Huge pages and persistent memory

By Jonathan Corbet
March 17, 2015

LSFMM 2015

One of the final sessions in the memory-management track of LSFMM 2015 had to do with the intersection of persistent memory and huge pages. Since persistent memory looks set to come in huge sizes, using huge pages to deal with it looks like a performance win on a number of levels. But support for huge pages on these devices is not yet in the kernel.

Matthew Wilcox started off by saying that he has posted a patch set adding huge-page support to the DAX subsystem. But, he said, only one other developer reviewed the code. The biggest complaint was the introduction of the pmd_special() function, which tracks a "special" bit at the page middle directory (PMD) level in the page table hierarchy, which is where huge pages are managed.

Some background: the kernel allows architecture-level code to mark specific pages as being "special" by providing a pte_special() function. These pages have some characteristic that causes them to behave differently than ordinary memory. In cases where the architecture has enough bits available in its page table entries, pte_special() just checks a bit there; otherwise things get more complicated. The core memory-management code treats so-marked pages, well, specially; for example, virtual memory areas containing "special" pages should also have a find_special_page() method to get the associated struct page.

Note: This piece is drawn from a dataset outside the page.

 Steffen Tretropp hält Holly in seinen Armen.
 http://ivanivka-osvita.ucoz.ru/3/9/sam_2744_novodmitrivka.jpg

Back to the discussion: adding pmd_special() requires that the "specialness" of the huge page be tracked at the PMD level. It is not clear that every architecture has a free bit available in the PMD to track that state. In theory, free bits should abound there since as many as 20 bits in the lower part of the entry are not needed to map to a page frame number, but some quick searching by developers in the room revealed that, on x86 at least, the "extra" bits must be set to zero. For now, though, Matthew is using the same bit that pte_special() uses, so his code should work on every architecture that supports pte_special().

In the case of huge pages backed by persistent memory, the pmd_special() bit indicates to the memory-management code that there is no associated page structure. Andrea Arcangeli asked why a special bit was needed to mark that condition; Matthew responded that it's because he doesn't really understand the memory-management subsystem, so he implemented something he knew he could make work.

This code may eventually be pushed in a direction where pmd_special() is no longer needed. But there are some other issues that come up. Matthew raised one: what happens when an application creates a MAP_PRIVATE mapping of a file into memory, then writes to a page in that mapping? The write will cause the memory-management code to allocate anonymous memory to replace the 2MB huge page being written to; the question is: should it allocate and copy a full 2MB page, or just copy the 4KB page that was actually written? Andy Lutomirski suggested that the answer had to be to copy 4KB; copying the full 2MB for each single-page change would be too expensive. But Kirill Shutemov replied that copy-on-write for huge pages does a 2MB copy now; the behavior with persistent memory, he said, should be consistent.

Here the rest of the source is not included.